* [REQUIRED TASK 1]: According to the header below, what value of eps does the one-argument version of derivative use?

* [PASSAGE SHOWN]:
// Copyright (C) 2008  Davis E. King (davisking@users.sourceforge.net)
// License: Boost Software License   See LICENSE.txt for the full license.
#undef DLIB_OPTIMIZATIOn_ABSTRACT_
#ifdef DLIB_OPTIMIZATIOn_ABSTRACT_

#include <cmath>
#include <limits>
#include "../matrix/matrix_abstract.h"
#include "../algs.h"


namespace dlib
{

// ----------------------------------------------------------------------------------------
// ----------------------------------------------------------------------------------------
//                    Functions that transform other functions  
// ----------------------------------------------------------------------------------------
// ----------------------------------------------------------------------------------------

    template <
        typename funct
        >
    class central_differences;
    /*!
        This is a function object that represents the derivative of some other
        function. 

        Note that if funct is a function of a double then the derivative of 
        funct is just a double but if funct is a function of a dlib::matrix (i.e. a
        function of many variables) then its derivative is a gradient vector.
    !*/

    template <
        typename funct
        >
    const central_differences<funct> derivative(
        const funct& f, 
        double eps
    );
    /*!
        requires
            - f == a function that returns a scalar
            - f must take either double or a dlib::matrix that is a column vector
            - eps > 0
        ensures
            - returns a function that represents the derivative of the function f.  It
              is approximated numerically by:
                  (f(x+eps)-f(x-eps))/(2*eps)
    !*/

    template <
        typename funct
        >
    const central_differences<funct> derivative(
        const funct& f
    );
    /*!
        ensures
            - returns derivative(f, 1e-7)
    !*/


// ----------------------------------------------------------------------------------------

    template <
        typename funct, 
        typename T
        >
    class line_search_funct; 
    /*!
        This object is a function object that represents a line search function.

        It represents a function with the signature:
            double l(double x)
    !*/

    template <
        typename funct, 
        typename T
        >
    const line_search_funct<funct,T> make_line_search_function (
        const funct& f, 
        const T& start, 
        const T& direction
    ); 
    /*!
        requires
            - is_matrix<T>::value == true (i.e. T must be a dlib::matrix)
            - f must take a dlib::matrix that is a column vector
            - start.nc() == 1  
            - direction.nc() == 1
              (i.e. start and direction should be column vectors)
            - f must return either a double or a column vector the same length and
              type as start
            - f(start + 1.5*direction) should be a valid expression
        ensures
            - if (f returns a double) then
                - returns a line search function that computes l(x) == f(start + x*direction)
            - else
                - returns a line search function that computes l(x) == trans(f(start + x*direction))*direction
                - We assume that f is the derivative of some other function and that what
                  f returns is a gradient vector. 
                  So the following two expressions both create the derivative of l(x): 
                    - derivative(make_line_search_function(funct,start,direction))
                    - make_line_search_function(derivative(funct),start,direction)

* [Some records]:
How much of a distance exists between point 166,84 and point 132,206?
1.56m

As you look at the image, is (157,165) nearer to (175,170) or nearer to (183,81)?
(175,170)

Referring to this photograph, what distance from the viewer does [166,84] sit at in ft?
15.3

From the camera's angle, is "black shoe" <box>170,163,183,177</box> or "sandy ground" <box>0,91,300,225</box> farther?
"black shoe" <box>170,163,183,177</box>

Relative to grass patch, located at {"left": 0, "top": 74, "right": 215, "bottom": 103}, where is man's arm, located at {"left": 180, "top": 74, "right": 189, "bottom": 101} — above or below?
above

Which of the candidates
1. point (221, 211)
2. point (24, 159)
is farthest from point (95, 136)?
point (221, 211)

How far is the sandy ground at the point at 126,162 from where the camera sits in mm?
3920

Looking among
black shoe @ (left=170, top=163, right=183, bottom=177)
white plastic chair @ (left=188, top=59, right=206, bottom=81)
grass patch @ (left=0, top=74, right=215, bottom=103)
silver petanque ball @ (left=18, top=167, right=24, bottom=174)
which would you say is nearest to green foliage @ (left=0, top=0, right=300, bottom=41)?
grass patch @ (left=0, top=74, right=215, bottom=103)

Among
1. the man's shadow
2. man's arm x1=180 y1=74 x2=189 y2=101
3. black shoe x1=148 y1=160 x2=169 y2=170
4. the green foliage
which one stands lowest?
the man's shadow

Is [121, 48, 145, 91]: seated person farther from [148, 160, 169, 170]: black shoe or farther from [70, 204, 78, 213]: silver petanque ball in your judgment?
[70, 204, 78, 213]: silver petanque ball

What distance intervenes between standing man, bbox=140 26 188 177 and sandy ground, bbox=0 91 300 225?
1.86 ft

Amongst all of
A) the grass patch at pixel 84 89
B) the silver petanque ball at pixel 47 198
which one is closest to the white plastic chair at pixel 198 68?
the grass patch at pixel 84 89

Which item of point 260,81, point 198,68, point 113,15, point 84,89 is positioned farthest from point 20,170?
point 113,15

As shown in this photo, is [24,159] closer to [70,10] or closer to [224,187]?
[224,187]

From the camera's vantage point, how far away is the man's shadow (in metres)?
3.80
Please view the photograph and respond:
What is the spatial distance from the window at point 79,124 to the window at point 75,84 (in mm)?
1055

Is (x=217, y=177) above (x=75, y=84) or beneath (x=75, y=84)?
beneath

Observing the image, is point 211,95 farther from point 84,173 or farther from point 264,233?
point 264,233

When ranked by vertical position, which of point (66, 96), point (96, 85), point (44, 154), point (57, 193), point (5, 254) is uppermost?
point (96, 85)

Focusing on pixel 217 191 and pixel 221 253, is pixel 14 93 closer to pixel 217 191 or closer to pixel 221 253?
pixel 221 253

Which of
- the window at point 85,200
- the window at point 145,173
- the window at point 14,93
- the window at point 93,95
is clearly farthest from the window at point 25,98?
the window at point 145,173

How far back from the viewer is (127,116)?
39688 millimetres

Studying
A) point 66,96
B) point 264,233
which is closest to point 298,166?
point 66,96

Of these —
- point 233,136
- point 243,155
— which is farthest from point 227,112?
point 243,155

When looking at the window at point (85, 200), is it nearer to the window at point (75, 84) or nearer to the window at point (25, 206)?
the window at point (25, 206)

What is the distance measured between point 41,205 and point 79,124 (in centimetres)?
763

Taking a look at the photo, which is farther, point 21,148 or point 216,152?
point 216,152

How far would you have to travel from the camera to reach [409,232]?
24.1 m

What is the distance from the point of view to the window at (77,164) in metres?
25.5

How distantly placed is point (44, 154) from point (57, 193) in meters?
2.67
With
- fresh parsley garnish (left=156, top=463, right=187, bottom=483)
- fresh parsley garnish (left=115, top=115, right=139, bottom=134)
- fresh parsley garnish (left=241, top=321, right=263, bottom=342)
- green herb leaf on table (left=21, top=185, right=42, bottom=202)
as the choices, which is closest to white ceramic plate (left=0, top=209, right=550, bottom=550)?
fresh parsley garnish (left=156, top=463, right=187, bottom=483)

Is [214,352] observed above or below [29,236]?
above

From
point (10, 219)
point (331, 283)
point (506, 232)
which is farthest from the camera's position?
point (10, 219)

* [REQUIRED TASK 2]: Print the records from the line containing "Taking a look" through the last line of the records, both included, reproducing every line character for character.

* [REPLY 1]: It uses 1e-7, returning derivative(f, 1e-7).

* [REPLY 2]:
Taking a look at the photo, which is farther, point 21,148 or point 216,152?
point 216,152

How far would you have to travel from the camera to reach [409,232]?
24.1 m

What is the distance from the point of view to the window at (77,164) in metres?
25.5

How distantly placed is point (44, 154) from point (57, 193) in meters?
2.67
With
- fresh parsley garnish (left=156, top=463, right=187, bottom=483)
- fresh parsley garnish (left=115, top=115, right=139, bottom=134)
- fresh parsley garnish (left=241, top=321, right=263, bottom=342)
- green herb leaf on table (left=21, top=185, right=42, bottom=202)
as the choices, which is closest to white ceramic plate (left=0, top=209, right=550, bottom=550)?
fresh parsley garnish (left=156, top=463, right=187, bottom=483)

Is [214,352] observed above or below [29,236]?
above

From
point (10, 219)
point (331, 283)
point (506, 232)
which is farthest from the camera's position?
point (10, 219)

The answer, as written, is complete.